Data provided:

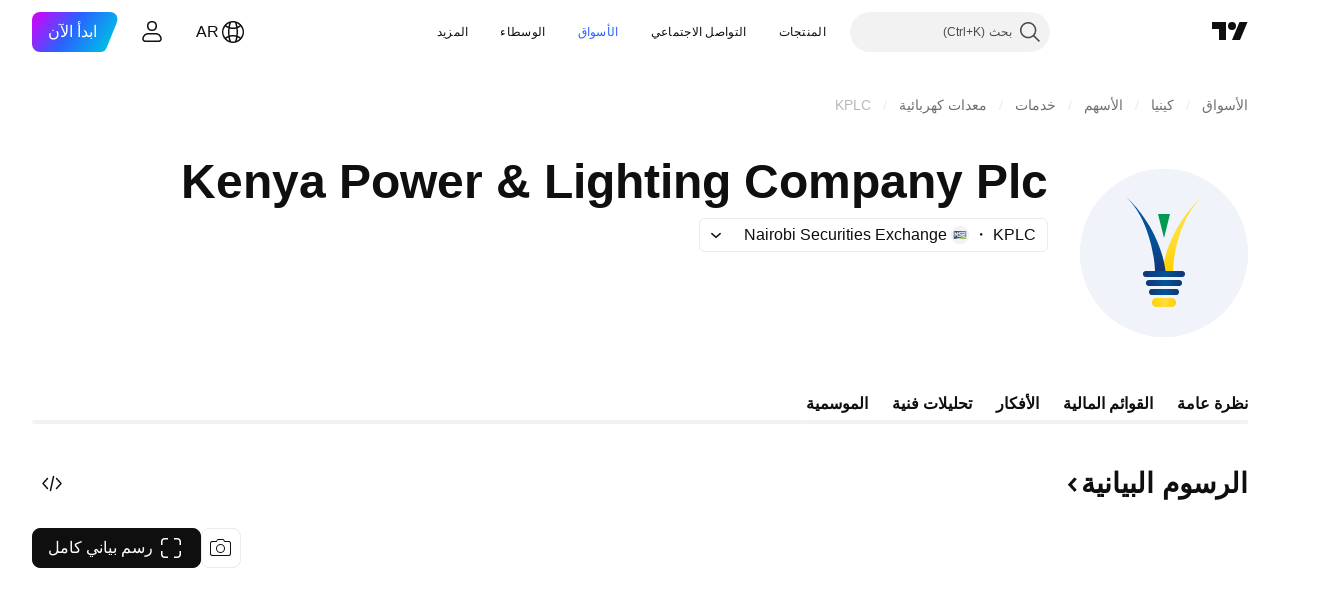

--- FILE ---
content_type: image/svg+xml
request_url: https://s3-symbol-logo.tradingview.com/kenya-power-and-lighting-preferred-7--big.svg
body_size: 390
content:
<!-- by TradingView --><svg width="56" height="56" viewBox="0 0 56 56" xmlns="http://www.w3.org/2000/svg"><path fill="#F0F3FA" d="M0 0h56v56H0z"/><path d="M41 9c-7.6 6.8-9.83 19.5-10 25h-3.5C29.1 21.6 37.17 12.17 41 9Z" fill="url(#ahehptnw0)"/><path d="M30 15h-4l2 8 2-8Z" fill="#009951"/><path d="M21 35a1 1 0 0 1 1-1h12a1 1 0 1 1 0 2H22a1 1 0 0 1-1-1Z" fill="url(#bhehptnw0)"/><path d="M22 38a1 1 0 0 1 1-1h10a1 1 0 1 1 0 2H23a1 1 0 0 1-1-1Z" fill="url(#chehptnw0)"/><path d="M23 41c0-.55.37-1 .83-1h8.34c.46 0 .83.45.83 1s-.37 1-.83 1h-8.34c-.46 0-.83-.45-.83-1Z" fill="url(#dhehptnw0)"/><path d="M24 44.5c0-.83.67-1.5 1.5-1.5h5a1.5 1.5 0 0 1 0 3h-5a1.5 1.5 0 0 1-1.5-1.5Z" fill="url(#ehehptnw0)"/><path d="M15 9c7.6 6.8 9.83 19.5 10 25h3.5C26.9 21.6 18.83 12.17 15 9Z" fill="url(#fhehptnw0)"/><defs><linearGradient id="ahehptnw0" x1="35" y1="9" x2="35" y2="34" gradientUnits="userSpaceOnUse"><stop offset=".56" stop-color="#FFDE37"/><stop offset="1" stop-color="#FFD000"/></linearGradient><linearGradient id="bhehptnw0" x1="21" y1="35" x2="35" y2="35" gradientUnits="userSpaceOnUse"><stop stop-color="#133576"/><stop offset=".53" stop-color="#00539C"/><stop offset="1" stop-color="#133576"/></linearGradient><linearGradient id="chehptnw0" x1="22" y1="38" x2="34" y2="38" gradientUnits="userSpaceOnUse"><stop stop-color="#133576"/><stop offset=".53" stop-color="#00539C"/><stop offset="1" stop-color="#133576"/></linearGradient><linearGradient id="dhehptnw0" x1="23" y1="41" x2="33" y2="41" gradientUnits="userSpaceOnUse"><stop stop-color="#133576"/><stop offset=".53" stop-color="#00539C"/><stop offset="1" stop-color="#133576"/></linearGradient><linearGradient id="ehehptnw0" x1="24" y1="44.5" x2="32" y2="44.5" gradientUnits="userSpaceOnUse"><stop stop-color="#FFD000"/><stop offset=".53" stop-color="#FFDE3E"/><stop offset="1" stop-color="#FFD000"/></linearGradient><linearGradient id="fhehptnw0" x1="22" y1="9" x2="22" y2="34" gradientUnits="userSpaceOnUse"><stop stop-color="#0F4F90"/><stop offset=".56" stop-color="#00539C"/><stop offset="1" stop-color="#133576"/></linearGradient></defs></svg>

--- FILE ---
content_type: image/svg+xml
request_url: https://s3-symbol-logo.tradingview.com/source/NSEKE.svg
body_size: 456
content:
<!-- by TradingView --><svg width="18" height="18" viewBox="0 0 18 18" xmlns="http://www.w3.org/2000/svg"><path fill="#F0F3FA" d="M0 0h18v18H0z"/><path fill-rule="evenodd" d="M2.7 6.36C2.7 5.54 3.5 5 4.23 5H15.3v5.9L2.71 13V6.36Zm.9-.04v4.45h.97s.03-.66.04-1.38l.02-1.32.93 1.27c.51.7.97 1.3 1.02 1.34l.08.1h1.6c1.79 0 1.84-.03 2.2-.26.34-.22.5-.54.53-1.02.01-.28 0-.32-.07-.5-.2-.45-.68-.75-1.77-1.1-.73-.24-.83-.28-.83-.39v-.05c.04-.1.35-.1 2.89-.1h3.18V6.32H8.33c-.51 0-1.01.2-1.01 1.02 0 .22 0 .42.11.6.19.3.56.51 1.5.85.92.32 1.06.41 1.06.65 0 .1-.02.15-.08.2l-.07.09-1.41-.01h-1.4L5.84 8.07 4.59 6.32h-.98Zm7.65 1.78v2.67h3.01V9.73h-1.89V9h1.57v-.9h-2.7ZM5.97 7.07c0-.63 0-.64.07-.7.05-.03.15-.04.44-.04h.12c.13 0 .21 0 .27.03.1.08.1.31.1 1.02a115.11 115.11 0 0 0-.01 1.65c-.01 0-.24-.3-.5-.66l-.5-.65v-.65Z" fill="url(#a5cthzjsd)"/><path d="M15.3 13v-1.78L6.67 13h8.61Z" fill="#90C445"/><defs><linearGradient id="a5cthzjsd" x1="3.36" y1="8.98" x2="15.27" y2="8.98" gradientUnits="userSpaceOnUse"><stop stop-color="#364250"/><stop offset="1" stop-color="#7B8BA2"/></linearGradient></defs></svg>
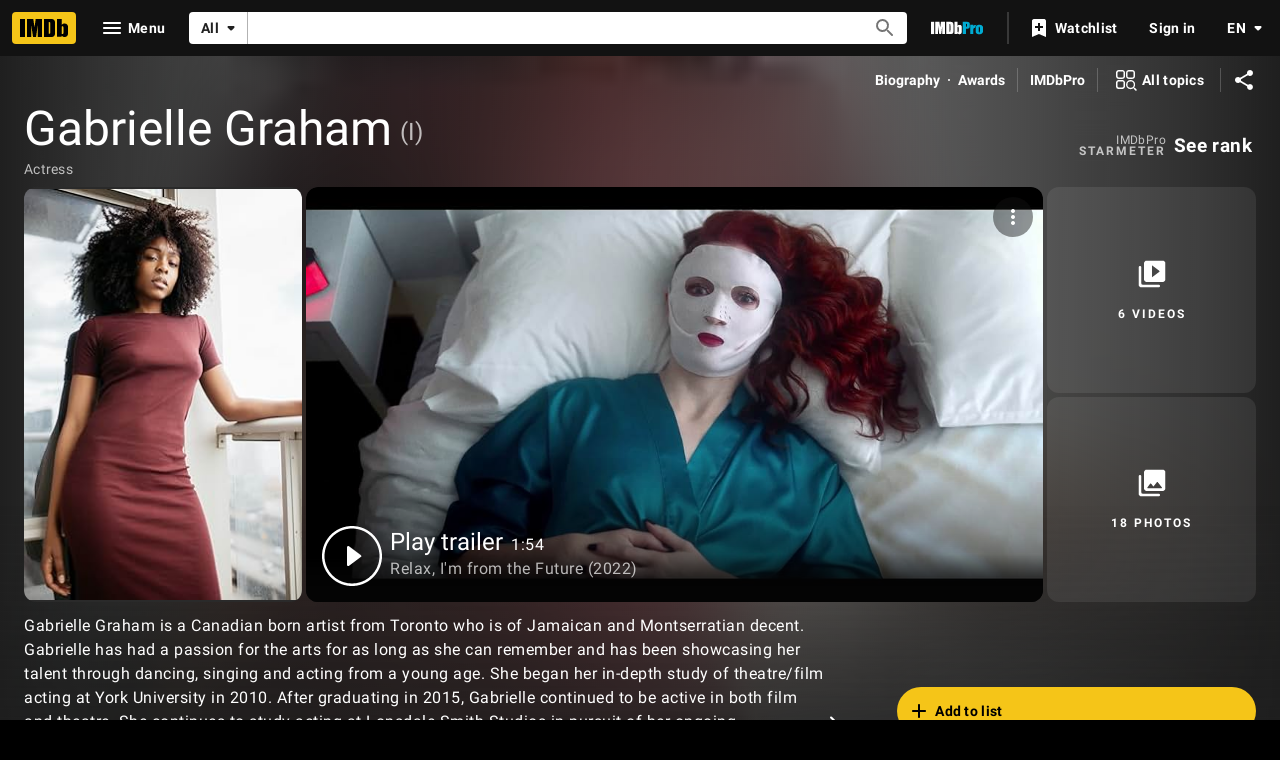

--- FILE ---
content_type: text/html; charset=UTF-8
request_url: https://www.imdb.com/name/nm8740830
body_size: 2208
content:
<!DOCTYPE html>
<html lang="en">
<head>
    <meta charset="utf-8">
    <meta name="viewport" content="width=device-width, initial-scale=1">
    <title></title>
    <style>
        body {
            font-family: "Arial";
        }
    </style>
    <script type="text/javascript">
    window.awsWafCookieDomainList = [];
    window.gokuProps = {
"key":"AQIDAHjcYu/GjX+QlghicBgQ/7bFaQZ+m5FKCMDnO+vTbNg96AHnYD/vPlzSpKmdgowb3x3XAAAAfjB8BgkqhkiG9w0BBwagbzBtAgEAMGgGCSqGSIb3DQEHATAeBglghkgBZQMEAS4wEQQMCl1CATXY86hIrzCUAgEQgDuCsVtsPZsg53yPOFMMN7TclD9gZ5DzQSoZ9vUMlLX7ixsenYtgiRN7E9mVGRgMCjZGlc2CjSFmNnshPg==",
          "iv":"D549xQAgQAAABDbR",
          "context":"1e3y96tHarU5oI044RBonhxIX4e9LvGm9at036x+nG474lt4h8dpD9Ktdp2ajazHWxutcPFxEsn1VtiDME+16KO8v3EGVIk8pqAqGhDv3ALAQj2+EtFN+1VwNQ7aPehyFQDDzK9trMKEq+aO1KAcVVYliGDQHV0yMQq5SX66uEq+YYNuReH3cGpDlIY3AKEKj7fW4h/URND9MYQkEcvprY1VTLfOA67hVPOcHqyxABHU5z+NFu/8CyiAKF5B47eUDd+hXv75a8gWd9y3NyMKw7QKz353iTC1XIXywfrWPvHUlWZO8DRlEIe7GvGaIBtz/5GzKL0qv1YDukw/PeksqGeO7zPFOmkMjG3yRAvPi1A2idQbdJHjThiEuTs0vHoN8OkZqeS28FvyLlpbNntqnEHzLFgCtGdtlhAcqrr8iwKog96CO/Qi8AvqyO4r2pVZed7MsJTgsAzA+jSYF+aNbKGqBgZgJpcF2LzqBDEIK7WNsdkFWLYcSFL4TBEhlUCRnCn85vfxZYK+UyXmtrqB/LEzrBE+UxNRKO9LYSrPWtLorb6wz15jMpXLwXoHgFjEmh6GdrSVTyfL25m2FmPyxJKdqMxC66SIzWfxn71MsZL/0hc2s+VdbpSiklx2hVDzyql/zEawXrtBmBCZ5Hnf6L2E0rlUrlpCN4tFkfn38rn/vG+yyacpllEFY2AFbkSr4Ouk5X3EZRHy4wNqoEVXldotRlj/JdJUhwkWVaGio7o6/nZhMU1ZGA=="
};
    </script>
    <script src="https://1c5c1ecf7303.a481e94e.us-east-2.token.awswaf.com/1c5c1ecf7303/e231f0619a5e/0319a8d4ae69/challenge.js"></script>
</head>
<body>
    <div id="challenge-container"></div>
    <script type="text/javascript">
        AwsWafIntegration.saveReferrer();
        AwsWafIntegration.checkForceRefresh().then((forceRefresh) => {
            if (forceRefresh) {
                AwsWafIntegration.forceRefreshToken().then(() => {
                    window.location.reload(true);
                });
            } else {
                AwsWafIntegration.getToken().then(() => {
                    window.location.reload(true);
                });
            }
        });
    </script>
    <noscript>
        <h1>JavaScript is disabled</h1>
        In order to continue, we need to verify that you're not a robot.
        This requires JavaScript. Enable JavaScript and then reload the page.
    </noscript>
</body>
</html>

Exercise: Count of lines in the data above that contain the string "AwsWafIntegration": give this number and no other words.

Output for this task: 4